# [Extract provided]
==*==
At the 1980 Summer Olympics, fourteen different artistic gymnastics events were contested, eight for men and six for women.  All events were held at the Sports Palace of the Central Lenin Stadium in Moscow from July 20 through 25th.  Several teams who had qualified to compete were absent as a result of the 1980 Summer Olympics boycott, including the United States, Canada, China, Japan, South Korea, and West Germany.

For the first time in Olympic competition, in event finals for the vault an average of two vaults was used as the final score, rather than the best of two vaults.

Format of competition
The gymnastics competition at the 1980 Summer Olympics was carried out in three stages:

Competition I - The team competition/qualification round in which all gymnasts, including those who were not part of a team, performed both compulsory and optional exercises.  The combined scores of all team members determined the final score of the team.  The thirty-six highest scoring gymnasts in the all-around qualified to the individual all-around competition.  The six highest scoring gymnasts on each apparatus qualified to the final for that apparatus.
Competition II - The individual all-around competition, in which those who qualified from Competition I performed exercises on each apparatus.  The final score of each gymnast was composed of half the points earned by that gymnast during Competition I and all of the points earned by him or her in Competition II.
==*==
# [Data to examine]
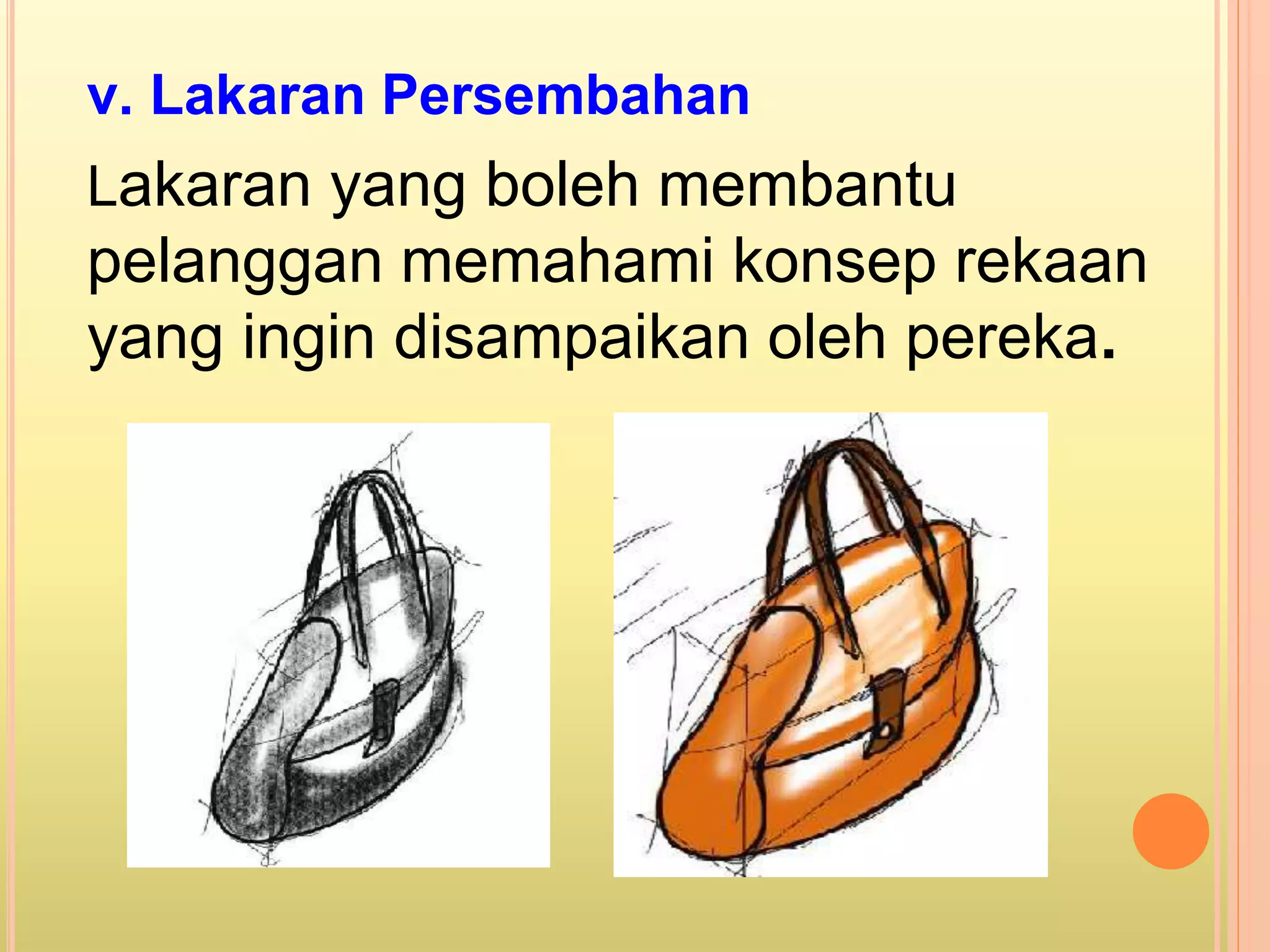 v. Lakaran Persembahan

Lakaran yang boleh membantu pelanggan memahami konsep rekaan yang ingin disampaikan oleh pereka.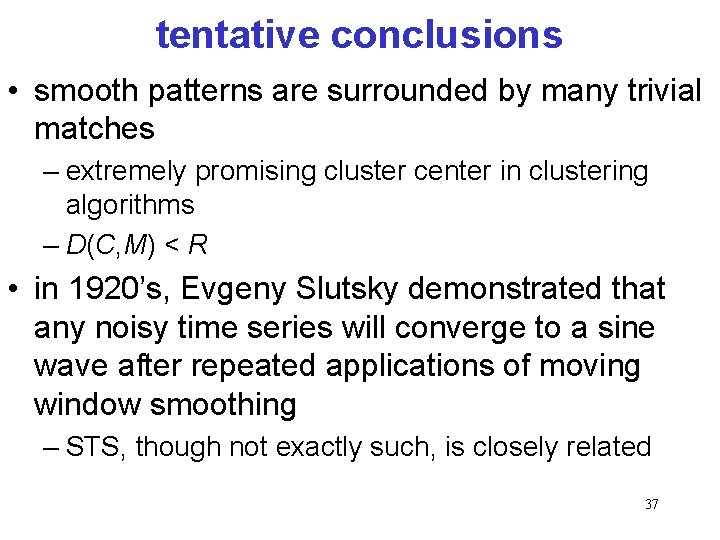 tentative conclusions

• smooth patterns are surrounded by many trivial matches

– extremely promising cluster center in clustering algorithms

– $D(C,M) < R$

• in 1920's, Evgeny Slutsky demonstrated that any noisy time series will converge to a sine wave after repeated applications of moving window smoothing

– STS, though not exactly such, is closely related

37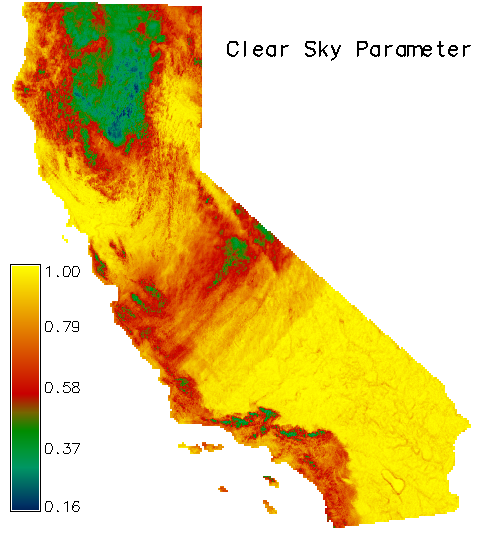 Clear Sky Parameter

1.00
0.79
0.58
0.37
0.16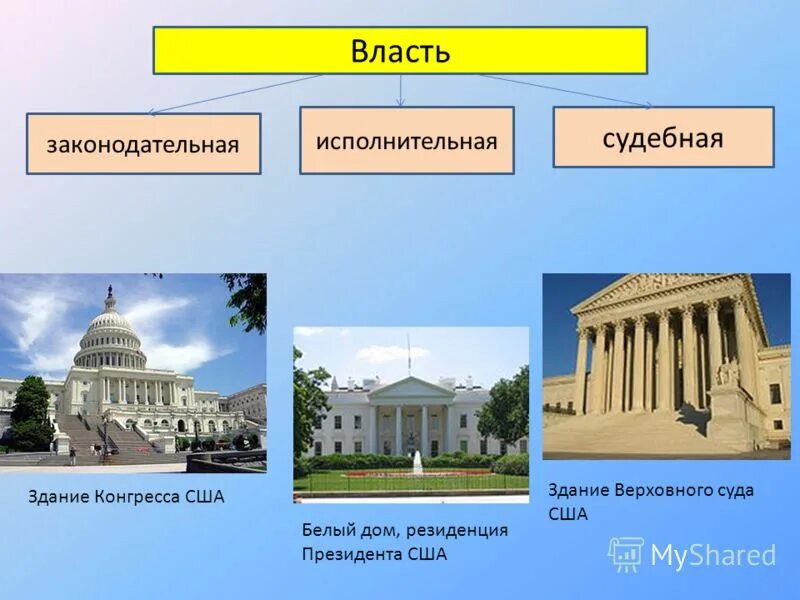 Власть

законодательная

исполнительная

судебная

Здание Конгресса США

Белый дом, резиденция Президента США

Здание Верховного суда США

MyShared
==*==
# [Actions to take]
a. In the text on gymnastics at the 1980 Summer Olympics, how was the final score decided in the vault event finals?
b. Print the part of the text on gymnastics at the 1980 Summer Olympics starting with "At the 1980 Summer Olympics, fourteen" and going on through "and West Germany.".

# [Answers to the tasks]
a. It was the average of two vaults, rather than the best of two vaults.

b.
At the 1980 Summer Olympics, fourteen different artistic gymnastics events were contested, eight for men and six for women.  All events were held at the Sports Palace of the Central Lenin Stadium in Moscow from July 20 through 25th.  Several teams who had qualified to compete were absent as a result of the 1980 Summer Olympics boycott, including the United States, Canada, China, Japan, South Korea, and West Germany.